It is important to understand that, in practice, rules relating to class-action settlements will most often be litigated in ex parte circumstances where settling parties will seek interpretations favorable to themselves at the expense of absent class members. If rules do not explicitly bind settling parties, courts will tend to adopt interpretations and create precedents permitting abuse. The Proposed Amendments to Rule 23(e)(2) therefore do not adequately protect the class from self- dealing settlements where class counsel is the primary beneficiary. Settlements will continue to be approved where attorneys’ fees are disproportionate to the relief actually received by the class. The Advisory Committee tried to fix this problem in 2003 when Rule 23(h) was created, but Rule 23(h) failed to explicitly require courts to determine whether class counsel’s fee request was proportionate to relief actually received and the Advisory Committee’s intent went ignored. Now courts are split as to whether fees may be awarded based on actual relief and the Rules risk undoing the precedent that requires courts to determine whether fees are proportionate. To end the circuit split and avoid repeating the deficiency of the 2003 Amendments, the Rules should explicitly require that district courts consider the proportion of fees to relief actually received by class members, and explicitly reject the line of precedent that permits parties to value settlements based on the fiction of maximum possible relief, when in practice parties can predict with actuarial certainty the claims rate of a settlement structure. Indeed, the Rules should provide additional protections by requiring district courts to consider whether class counsel negotiated clear sailing, reversion, or cy pres awards that prioritize relief to third parties when assessing adequacy of class counsel.

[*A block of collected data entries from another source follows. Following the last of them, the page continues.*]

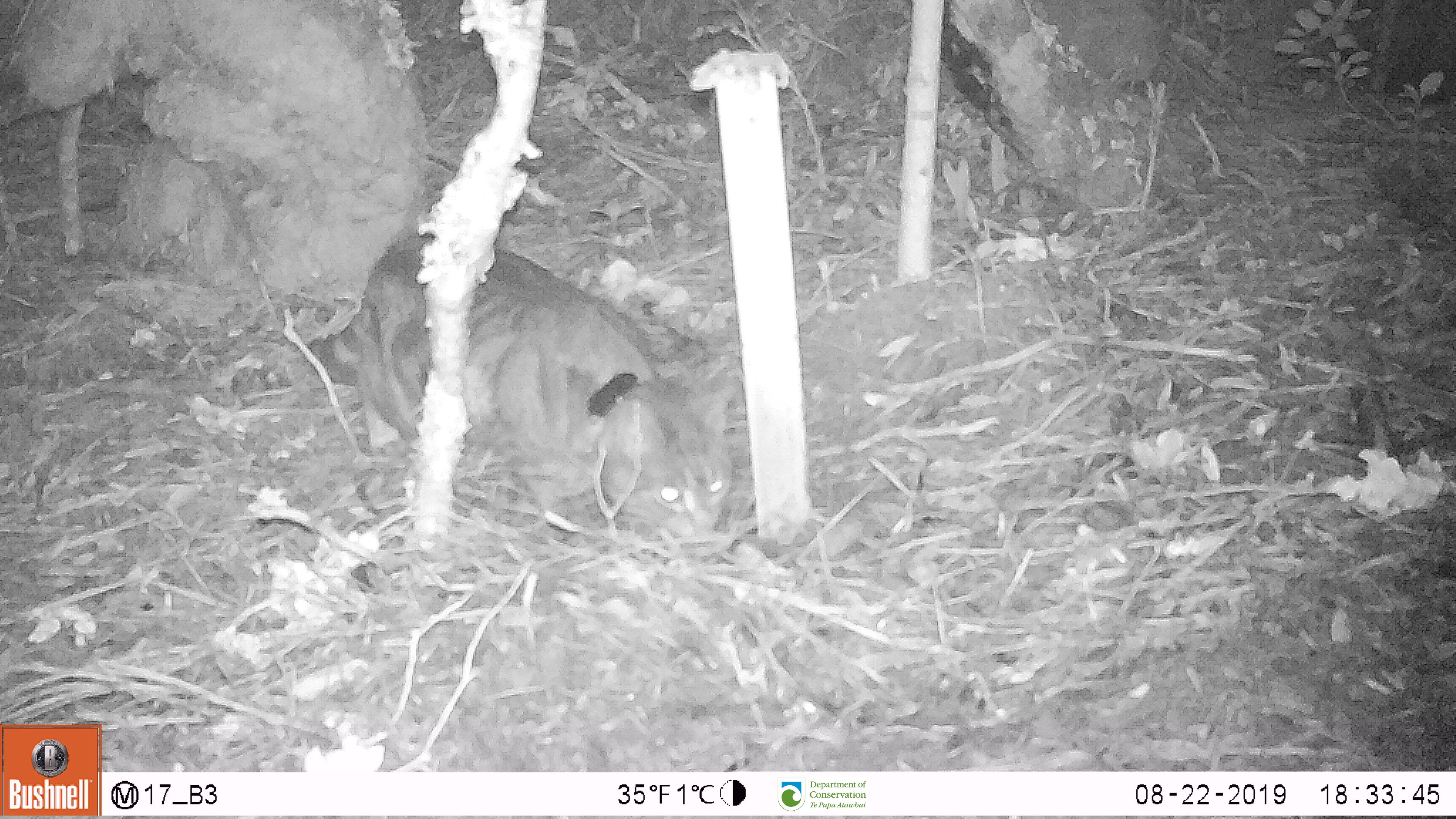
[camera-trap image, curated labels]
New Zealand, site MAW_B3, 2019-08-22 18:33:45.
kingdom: Animalia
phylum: Chordata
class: Mammalia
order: Carnivora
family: Felidae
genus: Felis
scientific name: Felis catus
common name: domestic cat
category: cat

The Proposed Amendments to Rule 23(e)(5) should be deleted. Proposed Paragraph (A) requiring specificity for objections is unnecessary because district courts and parties can already effectively manage non-specific objections and will instead create collateral litigation. Paragraph (A) will only serve as a mechanism for class counsel to eliminate objections that may derail their self- dealing settlements.
Proposed Paragraphs (B) and (C)—requiring court approval for settlement of objections— will, as conferences discussing the amendments have shown, be ineffective in ending objector blackmail (extortionate payments to objectors in exchange for dismissal of their appeals) because the Rules fail to adopt a standard that objectors must satisfy for approval of their settlement with class counsel. The Proposed Amendments do nothing to address the real problem: objectors are more motivated to bring bad-faith objections than good-faith objections because there is a greater chance of payment in objector blackmail than in successfully litigating an objection. The Rules need to eliminate the incentive for objector blackmail by eliminating the possibility of receiving consideration for dismissal of appeal and instead, create incentives for good faith objections by explicitly recognizing that objectors who realize a benefit for the class are entitled to attorneys’ fees. Under current law, only non-profit organizations have the ability to consistently see through meritorious objections.